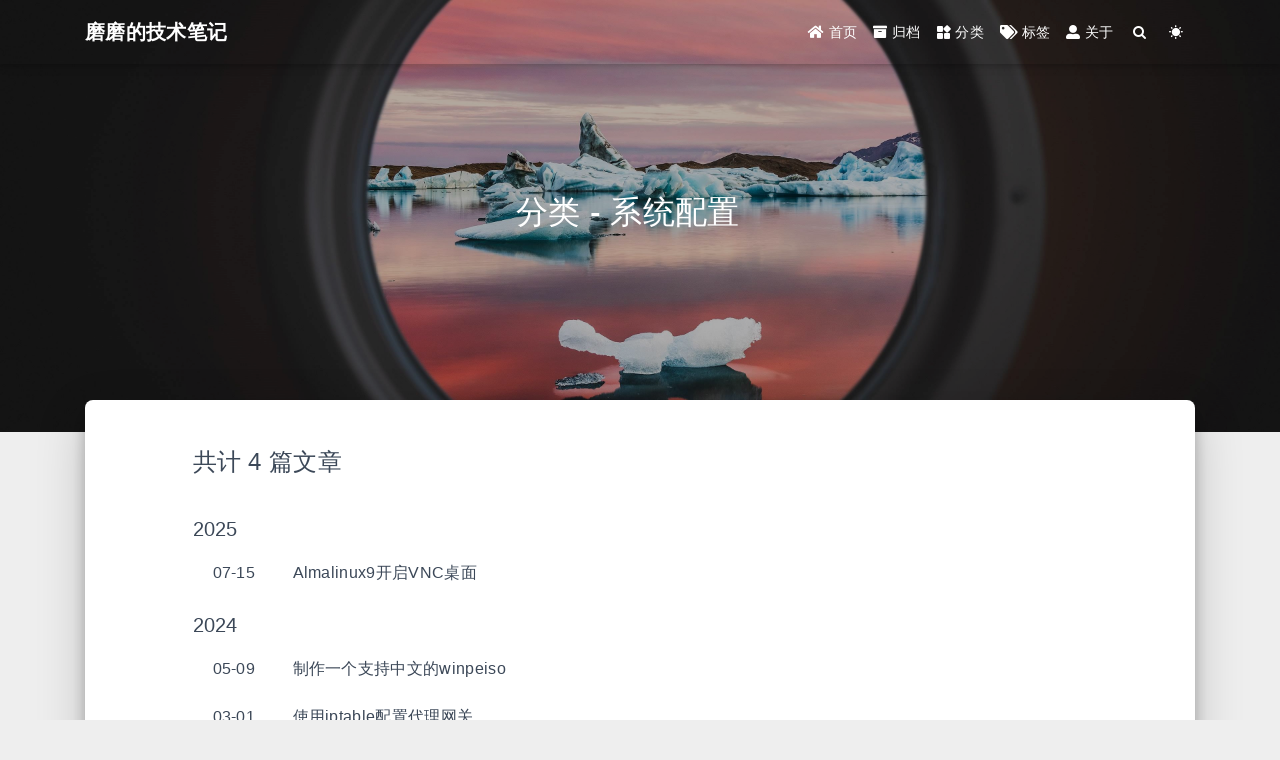

--- FILE ---
content_type: text/css
request_url: https://at.alicdn.com/t/c/font_1749284_5i9bdhy70f8.css
body_size: 236
content:
@font-face {
  font-family: "iconfont"; /* Project id 1749284 */
  src: url('//at.alicdn.com/t/c/font_1749284_5i9bdhy70f8.woff2?t=1706002255796') format('woff2'),
       url('//at.alicdn.com/t/c/font_1749284_5i9bdhy70f8.woff?t=1706002255796') format('woff'),
       url('//at.alicdn.com/t/c/font_1749284_5i9bdhy70f8.ttf?t=1706002255796') format('truetype');
}

.iconfont {
  font-family: "iconfont" !important;
  font-size: 16px;
  font-style: normal;
  -webkit-font-smoothing: antialiased;
  -moz-osx-font-smoothing: grayscale;
}

.icon-cc-zero:before {
  content: "\e70f";
}

.icon-success:before {
  content: "\e619";
}

.icon-cc:before {
  content: "\e8e4";
}

.icon-cc-nd:before {
  content: "\e90e";
}

.icon-cc-sa:before {
  content: "\e604";
}

.icon-cc-nc:before {
  content: "\ed48";
}

.icon-cc-by:before {
  content: "\e741";
}

.icon-top:before {
  content: "\e605";
}

.icon-author:before {
  content: "\e7aa";
}

.icon-light:before {
  content: "\e6e6";
}

.icon-dark:before {
  content: "\e640";
}

.icon-articles:before {
  content: "\e61f";
}

.icon-category-fill:before {
  content: "\e60d";
}

.icon-category:before {
  content: "\e65e";
}

.icon-chart:before {
  content: "\e618";
}

.icon-search:before {
  content: "\e6f2";
}

.icon-love:before {
  content: "\e643";
}

.icon-eye:before {
  content: "\e722";
}

.icon-archive-fill:before {
  content: "\ef1c";
}

.icon-date-fill:before {
  content: "\ef5a";
}

.icon-home-fill:before {
  content: "\f017";
}

.icon-link-fill:before {
  content: "\f037";
}

.icon-tags-fill:before {
  content: "\f0f3";
}

.icon-user-fill:before {
  content: "\f12c";
}

.icon-date:before {
  content: "\f27d";
}

.icon-copy:before {
  content: "\f289";
}

.icon-list:before {
  content: "\f2c0";
}

.icon-tags:before {
  content: "\e798";
}

.icon-clock-fill:before {
  content: "\e67d";
}

.icon-arrowup:before {
  content: "\e799";
}

.icon-arrowleft:before {
  content: "\f2c2";
}

.icon-arrowright:before {
  content: "\f2c3";
}

.icon-arrowdown:before {
  content: "\f2c4";
}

Instructions to follow:
Repeat the listing in full and exactly. Do not include any images.

Output of the exercise:
--- FILE ---
content_type: text/css
request_url: https://at.alicdn.com/t/c/font_1749284_5i9bdhy70f8.css
body_size: 236
content:
@font-face {
  font-family: "iconfont"; /* Project id 1749284 */
  src: url('//at.alicdn.com/t/c/font_1749284_5i9bdhy70f8.woff2?t=1706002255796') format('woff2'),
       url('//at.alicdn.com/t/c/font_1749284_5i9bdhy70f8.woff?t=1706002255796') format('woff'),
       url('//at.alicdn.com/t/c/font_1749284_5i9bdhy70f8.ttf?t=1706002255796') format('truetype');
}

.iconfont {
  font-family: "iconfont" !important;
  font-size: 16px;
  font-style: normal;
  -webkit-font-smoothing: antialiased;
  -moz-osx-font-smoothing: grayscale;
}

.icon-cc-zero:before {
  content: "\e70f";
}

.icon-success:before {
  content: "\e619";
}

.icon-cc:before {
  content: "\e8e4";
}

.icon-cc-nd:before {
  content: "\e90e";
}

.icon-cc-sa:before {
  content: "\e604";
}

.icon-cc-nc:before {
  content: "\ed48";
}

.icon-cc-by:before {
  content: "\e741";
}

.icon-top:before {
  content: "\e605";
}

.icon-author:before {
  content: "\e7aa";
}

.icon-light:before {
  content: "\e6e6";
}

.icon-dark:before {
  content: "\e640";
}

.icon-articles:before {
  content: "\e61f";
}

.icon-category-fill:before {
  content: "\e60d";
}

.icon-category:before {
  content: "\e65e";
}

.icon-chart:before {
  content: "\e618";
}

.icon-search:before {
  content: "\e6f2";
}

.icon-love:before {
  content: "\e643";
}

.icon-eye:before {
  content: "\e722";
}

.icon-archive-fill:before {
  content: "\ef1c";
}

.icon-date-fill:before {
  content: "\ef5a";
}

.icon-home-fill:before {
  content: "\f017";
}

.icon-link-fill:before {
  content: "\f037";
}

.icon-tags-fill:before {
  content: "\f0f3";
}

.icon-user-fill:before {
  content: "\f12c";
}

.icon-date:before {
  content: "\f27d";
}

.icon-copy:before {
  content: "\f289";
}

.icon-list:before {
  content: "\f2c0";
}

.icon-tags:before {
  content: "\e798";
}

.icon-clock-fill:before {
  content: "\e67d";
}

.icon-arrowup:before {
  content: "\e799";
}

.icon-arrowleft:before {
  content: "\f2c2";
}

.icon-arrowright:before {
  content: "\f2c3";
}

.icon-arrowdown:before {
  content: "\f2c4";
}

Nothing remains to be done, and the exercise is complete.